Donald Trump’s debate performance “was like a 4chan post come to life,” said CNN’s Jake Tapper. Photo by Pablo Martinez Monsivais / The Associated Press

CNN
The Republican nominee for president went on live TV and presented an unhinged, debunked Facebook rumor as fact. When corrected (several times) by a moderator, Donald Trump doubled down: “The people on television say their dog was eaten by the people that went there.”

“They’re eating the dogs,” quickly became a punchline among commentators who understand that the whole story about Haitian immigrants eating people’s pets in Ohio was a lie, rooted in a well-established racist history.

It’s the kind of outrage-bait that, while disgusting, is hardly unexpected on Facebook these days.

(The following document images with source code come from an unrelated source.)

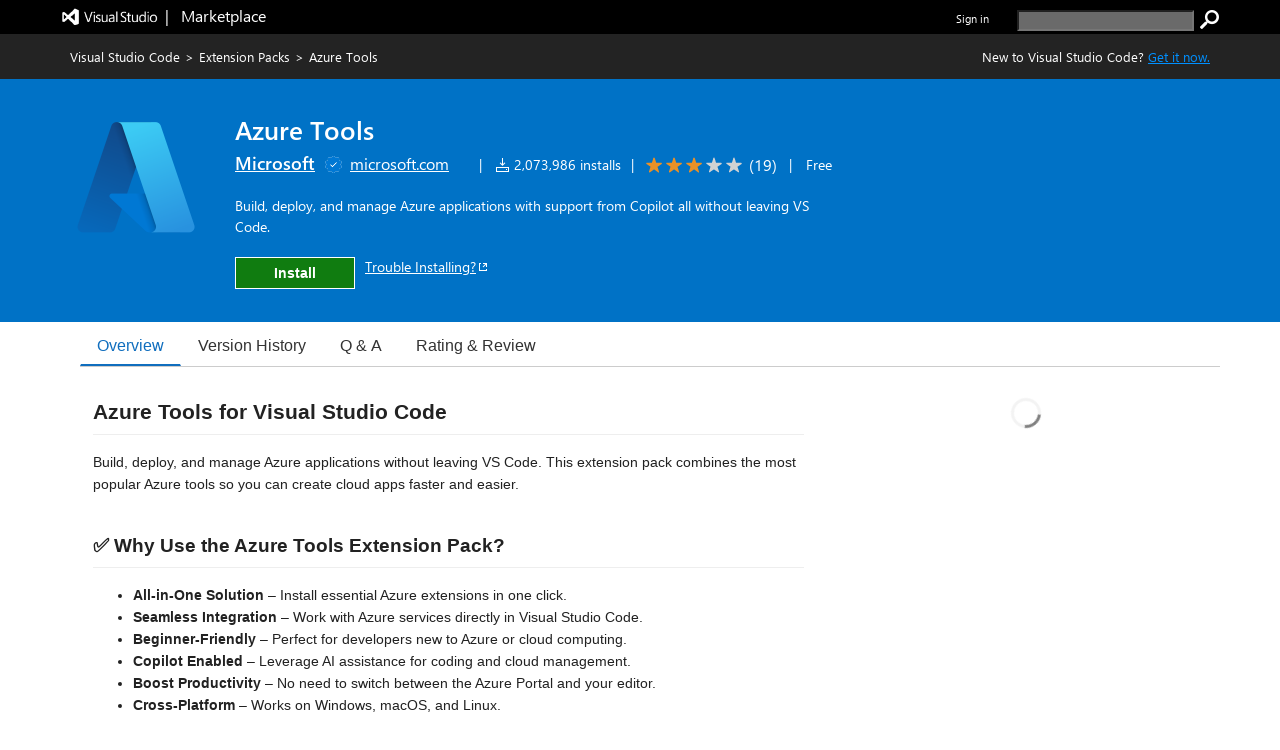

--- FILE ---
content_type: text/css
request_url: https://cdn.vsassets.io/v/M268_20260114.5/App_Themes/Default/Shared/VerifiedDomainIcon.css
body_size: 289
content:
.verified-domain-icon-container {
  display: flex;
  flex-direction: row;
  margin-right: 6px;
  font-size: 17px;
  line-height: 17px;
  color: #0078d4;
  margin-right: 10;
}

.verified-domain-icon-container .verified-domain-icon-background {
  color: #ffffff;
  position: absolute;
  line-height: 15px;
}

.verified-domain-icon-container .verified-domain-icon-foreground {
  position: absolute;
  z-index: 1;
  line-height: 15px;
}

.verified-publisher-domain-url {
  margin-left: 25px;
  font-size: 16px;
}

.ux-section-banner .item-header-content.dark a.verified-publisher-domain-url {
  color: white;
  text-decoration: underline;
}

.verified-publisher-domain-container {
  line-height: 13px;
}


--- FILE ---
content_type: application/x-javascript
request_url: https://cdn.vsassets.io/v/M268_20260114.5/_scripts/TFS/min/OfficeFabric/Breadcrumb.js
body_size: 181
content:
define("OfficeFabric/Breadcrumb",["require","exports","tslib","./components/Breadcrumb/index"],function(n,t,i,r){"use strict";Object.defineProperty(t,"__esModule",{value:!0});i.__exportStar(r,t)});


But the claim’s elevation to the presidential debate stage underscores a grim reality about the internet in 2024: Misinformation is everywhere, platforms are giving up on moderation and AI is making it all worse.

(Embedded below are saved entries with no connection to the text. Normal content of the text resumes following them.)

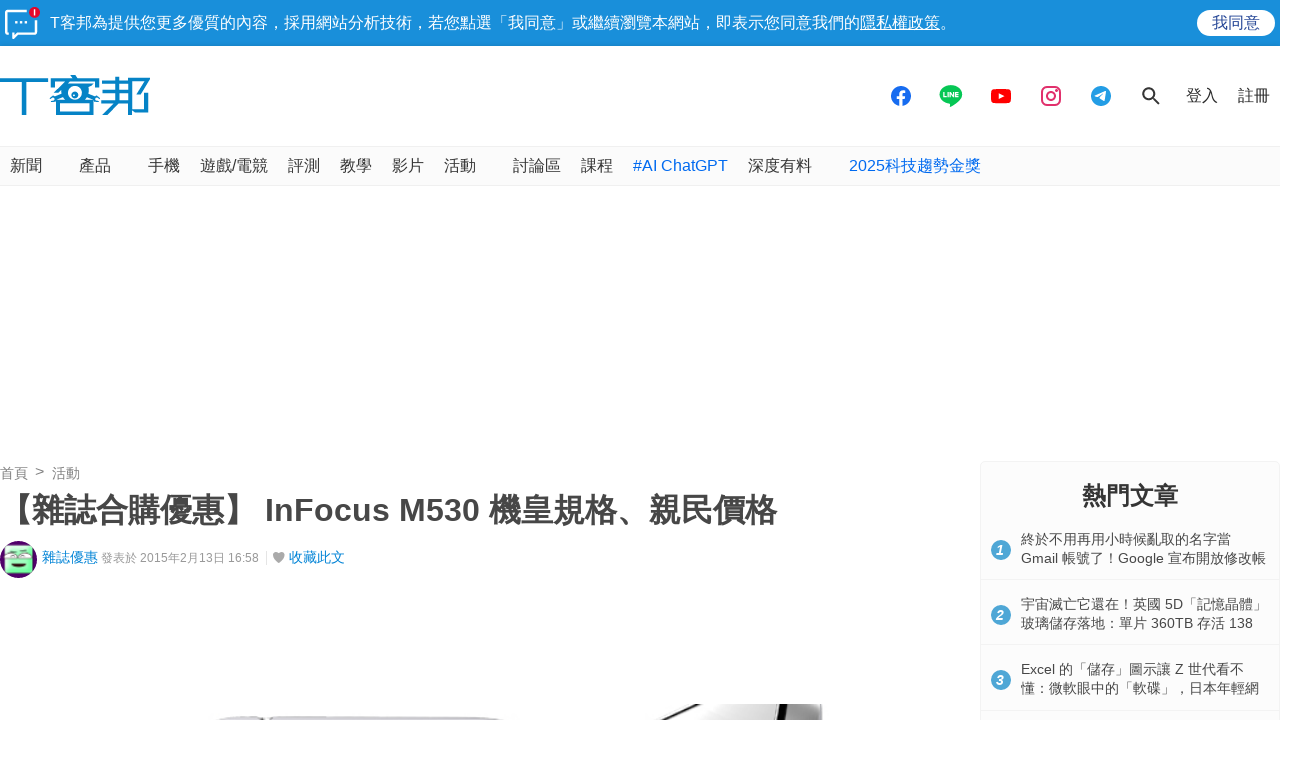

--- FILE ---
content_type: text/html; charset=utf-8
request_url: https://sync.aralego.com/idRequest?
body_size: 99
content:
{"uid":"deec80fe-464d-35d8-97a3-3346e2aa4d7f"}

--- FILE ---
content_type: text/html; charset=utf-8
request_url: https://www.google.com/recaptcha/api2/aframe
body_size: 267
content:
<!DOCTYPE HTML><html><head><meta http-equiv="content-type" content="text/html; charset=UTF-8"></head><body><script nonce="FXAwXg6rdh_3phwmJw6b5A">/** Anti-fraud and anti-abuse applications only. See google.com/recaptcha */ try{var clients={'sodar':'https://pagead2.googlesyndication.com/pagead/sodar?'};window.addEventListener("message",function(a){try{if(a.source===window.parent){var b=JSON.parse(a.data);var c=clients[b['id']];if(c){var d=document.createElement('img');d.src=c+b['params']+'&rc='+(localStorage.getItem("rc::a")?sessionStorage.getItem("rc::b"):"");window.document.body.appendChild(d);sessionStorage.setItem("rc::e",parseInt(sessionStorage.getItem("rc::e")||0)+1);localStorage.setItem("rc::h",'1767471079149');}}}catch(b){}});window.parent.postMessage("_grecaptcha_ready", "*");}catch(b){}</script></body></html>

--- FILE ---
content_type: application/javascript; charset=utf-8
request_url: https://fundingchoicesmessages.google.com/f/AGSKWxUf7fxBw57RoMXwZ-nWILN5bWeOVQD98FGu10SsjnarilUMuQ2MRlq5TSdyRP4iEyXEbiYmO6d092Dzm8sd1qNrBUI4zY6v-kjn0oOgiGL4dvDkJsq67pxMfjY5N2eUyWpUZ6K8vsFMA1NTfMfoAaqGjyoK74U5g6HPaFdwtHM3btd2TSwV5Ca0LF9n/_-theme/ads//click?adv=/searchad__pchadtree._100x480_
body_size: -1288
content:
window['618fbdee-d082-49bc-a141-5b98de79d7b7'] = true;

Trump’s debate performance “was like a 4chan post come to life,” said CNN’s Jake Tapper.

It’s an apt analogy.

4chan, once an innocuous online message board for anime enthusiasts in the early 2000s, is a prime example of what happens when you remove the guardrails from a social media site, with only a handful of community members regulating it. Over the years, 4chan has become a cesspool of violence, conspiracy theories and its own particular brand of “edgelord white supremacy,” as the Verge put it.